1. An apparatus comprising:

a controller configured to process punctuated text data, and to identify punctuation in said punctuated text data; and

an output unit configured to generate audio output corresponding to said punctuated text data, and to generate tactile output corresponding to said identified punctuation.

2. An apparatus according to claim 1 wherein the controller is further configured to identify a phoneme in the punctuated text data; and to put said identified phoneme into a phoneme stream.

3. An apparatus according to claim 1 wherein the controller is further configured to identify a punctuation mark in said punctuated text data and to put it to at least one of a memory or a punctuation stream.

4. An apparatus according to claim 2, wherein the output unit is configured to generate audio output for a phoneme present in the phoneme stream.

5. An apparatus according to claim 3, wherein the output unit is configured to generate tactile output for a punctuation mark.

6. An apparatus according to claim 1, wherein said output unit comprises an output driver, a loudspeaker, and a tactile actuator, the output driver being configured to operate at least one of the loudspeaker, and the tactile actuator.

7. An apparatus according to claim 3 wherein the controller is configured to add the punctuation mark to the phoneme stream.

8. An apparatus according to claim 7 wherein the controller is configured to calculate an incremental time Ti for each identified punctuation mark, wherein, when the phoneme stream is read at a predetermined rate, the incremental time Ti is the time at which the punctuation mark appears in the phoneme stream.

9. A method comprising: processing punctuated text data; identifying punctuation in said punctuated text data; converting said punctuated text data to audio output; and converting said identified punctuation to tactile output.

10. A method according to claim 9 wherein the processing comprises identifying a phoneme in said punctuated text data and putting said phoneme to a phoneme stream.

11. A method according to claim 9 wherein said identifying punctuation comprises identifying a punctuation mark present in said punctuated text data and putting it to at least one of a memory and a punctuation stream.
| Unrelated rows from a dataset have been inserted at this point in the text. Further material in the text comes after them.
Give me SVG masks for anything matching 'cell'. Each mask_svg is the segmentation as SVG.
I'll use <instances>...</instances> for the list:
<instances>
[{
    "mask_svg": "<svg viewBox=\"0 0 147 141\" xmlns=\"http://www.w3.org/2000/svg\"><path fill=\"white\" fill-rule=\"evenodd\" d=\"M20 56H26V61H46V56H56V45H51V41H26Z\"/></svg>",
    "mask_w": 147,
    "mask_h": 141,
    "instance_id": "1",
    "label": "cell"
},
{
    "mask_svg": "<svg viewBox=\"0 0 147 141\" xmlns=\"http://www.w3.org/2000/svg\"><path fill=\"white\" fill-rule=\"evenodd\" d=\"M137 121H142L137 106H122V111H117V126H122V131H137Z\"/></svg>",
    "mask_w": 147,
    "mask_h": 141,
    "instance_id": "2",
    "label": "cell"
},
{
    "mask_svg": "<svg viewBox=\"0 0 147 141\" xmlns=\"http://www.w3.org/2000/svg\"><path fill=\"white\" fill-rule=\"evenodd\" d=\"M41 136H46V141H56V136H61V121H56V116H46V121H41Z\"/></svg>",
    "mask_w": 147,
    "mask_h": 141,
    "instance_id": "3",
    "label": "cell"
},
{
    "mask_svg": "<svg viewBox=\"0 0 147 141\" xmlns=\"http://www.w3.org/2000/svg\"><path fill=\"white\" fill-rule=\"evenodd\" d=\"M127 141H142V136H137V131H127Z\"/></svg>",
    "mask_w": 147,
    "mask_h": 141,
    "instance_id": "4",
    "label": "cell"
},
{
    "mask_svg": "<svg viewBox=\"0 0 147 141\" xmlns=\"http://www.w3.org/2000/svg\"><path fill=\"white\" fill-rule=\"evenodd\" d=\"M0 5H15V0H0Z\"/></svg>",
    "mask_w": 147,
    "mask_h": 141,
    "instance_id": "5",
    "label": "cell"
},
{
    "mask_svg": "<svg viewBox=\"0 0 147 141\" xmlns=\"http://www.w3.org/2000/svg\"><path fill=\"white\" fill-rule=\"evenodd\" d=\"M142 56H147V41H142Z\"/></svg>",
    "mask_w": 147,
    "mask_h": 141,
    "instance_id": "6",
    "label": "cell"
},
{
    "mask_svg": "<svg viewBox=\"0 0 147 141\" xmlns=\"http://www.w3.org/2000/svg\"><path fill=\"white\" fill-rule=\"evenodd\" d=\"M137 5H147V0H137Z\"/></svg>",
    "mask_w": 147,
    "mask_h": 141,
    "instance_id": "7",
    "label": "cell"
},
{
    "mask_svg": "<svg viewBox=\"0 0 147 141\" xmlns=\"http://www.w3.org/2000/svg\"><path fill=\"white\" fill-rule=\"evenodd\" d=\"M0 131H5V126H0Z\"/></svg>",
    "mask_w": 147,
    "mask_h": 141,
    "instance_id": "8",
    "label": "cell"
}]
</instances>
12. A method according to claim 10 wherein said converting to audio output comprises generating audio output for a phoneme present in the punctuation stream.

13. A method according to claim 11 wherein said converting to tactile output comprises generating tactile output for a punctuation mark in the punctuation stream.

14. A method according to claim 9 wherein the method comprises reading said text data from a memory.

15. A method according to claim 9 wherein the method comprises inputting said text data to said apparatus.

16. A method according to 15 wherein said inputting said text data comprises receiving said text data using a radio receiver.

17. A method according to claim 9 wherein converting said audio output comprises synthetic speech.

18. A method according to claim 10 wherein the method comprises adding the punctuation mark to the phoneme stream.

19. A method according to claim 18 wherein the method comprises calculating an incremental time Ti for each identified punctuation mark, wherein, when the phoneme stream is read at a predetermined rate, the incremental time Ti is the time at which the punctuation mark appears in the phoneme stream.

20. A computer program product comprising a computer-readable medium bearing computer program code embodied therein for use with a computer, the computer program code comprising:

code for processing punctuated text data;

code for identifying a punctuation mark in said punctuated text data

code for converting said punctuated text data to audio output; and

code for converting said identified punctuation to tactile output.